Захарка не слышал, как скрипел снег под тяжёлыми шагами, не видел, как к нему подошёл человек с фонарём в руке. Он увидел только, как птицы разом вспорхнули, вспыхнув алым облаком на фоне синего неба, и услышал над головой знакомый, суровый и самый родной голос:
— Ну, Захарка… Насилу догнал. Ишь, чего удумал. По лесу бегать, в такой-то мороз. Птичек искал?
Дед Егор, посланный перепуганной бабкой, стоял перед ним, и на его замёрзших усах искрился иней. Но в глазах, суровых и усталых, светился не гнев, а такое огромное облегчение, что Захарке вдруг стало и стыдно, и так радостно, что он аж захлебнулся этими чувствами.
— Деда, а я их видел! — выдохнул он, и слова полетели белым паром. — Снегирей! Целую стаю! Прямо тут, на рябине! Красных-красных!
Дед Егор поднял фонарь, осветил ветви, теперь уже пустые.
— Верю, — тихо сказал он. — Видел, значит.

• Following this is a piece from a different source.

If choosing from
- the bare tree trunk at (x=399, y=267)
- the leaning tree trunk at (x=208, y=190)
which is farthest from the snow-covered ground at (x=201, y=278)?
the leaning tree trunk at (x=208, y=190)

Красиво, поди?
— Очень! — кивнул Захарка, и слёзы счастья застывали у него на ресницах.
Дед молча снял с себя большой тулуп, укутал им внука, прижал к своей широкой груди, пахнущей дымом и снегом.
— Ну, и ладно. Раз видел, значит, не зря мёрз. Теперь домой, а то бабка нас с тобой самих в снегирей превратит. Перепугал ты нас. Никогда так больше не делай.
И они пошли обратно, к далёким огонькам деревни, оставляя за спиной рябину-заступницу. А Захарка, живой и счастливый, крепко держался за дедову руку и всё оборачивался, надеясь ещё раз увидеть в сумерках красные фонарики снегириных грудок.